Cette non-mise en œuvre d'un débat des représentants parlementaires avec les citoyens explique vraisemblablement le nombre infime de messages reçus à l'occasion des consultations : « Autant vous le dire tout de suite, les résultats n'ont pas été à la hauteur de nos espérances. Le nombre de personnes ayant répondu est relativement faible : consultation sur les trente-cinq heures - 42 entreprises ; Information et orientation des étudiants de premier cycle - 152 messages ; Mission sur les techniques des apprentissages essentiels pour une bonne insertion dans la société de l'information - plus de 300. Ces chiffres apparaissent comme très modestes même s'ils semblent dans la moyenne des autres forums organisés par des institutions publiques comparables. De plus, les contributions sont très inégales ; outre quelques messages d'injure, présents dans tous les forums, de nombreux messages sont d'une triste banalité.
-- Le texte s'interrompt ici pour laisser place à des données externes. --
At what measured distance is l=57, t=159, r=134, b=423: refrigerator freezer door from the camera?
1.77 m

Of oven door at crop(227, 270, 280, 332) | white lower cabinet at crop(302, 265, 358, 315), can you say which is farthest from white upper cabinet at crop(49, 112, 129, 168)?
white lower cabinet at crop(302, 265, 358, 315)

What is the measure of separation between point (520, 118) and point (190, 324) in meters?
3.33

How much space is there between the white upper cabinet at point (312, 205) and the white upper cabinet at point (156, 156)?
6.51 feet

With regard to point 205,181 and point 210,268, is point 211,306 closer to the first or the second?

Les messages apportant une contribution réelle au débat public ne dépassent souvent pas la dizaine. Encore faut-il ensuite que les sénateurs puissent réellement exploiter les résultats de la consultation… Dès lors, les forums sont-ils des gadgets ? Malgré tout mon exposé, je ne le pense pas, si on ne leur assigne pas une ambition trop grande et que l'in détermine des règles de fonctionnement rigoureuses : il ne s'agit pas véritablement à travers Comité économique et social forums de faire participer directement le citoyen à la décision publique car son élu est là pour cela et qu'Internet ne permet pas de dépasser les principes de la démocratie représentative mais plutôt de recueillir des éléments d'information nouveaux et utiles. En effet, me forum mobilise les internautes les plus motivés par une question, ceux qui, dans toute la population y ont le plus réfléchi, et ont peut-être la possibilité de formuler un avis plus éclairé que les autres. », écrit M. Lebaron, directeur du service de l'informatique et des technologies nouvelles du Sénat.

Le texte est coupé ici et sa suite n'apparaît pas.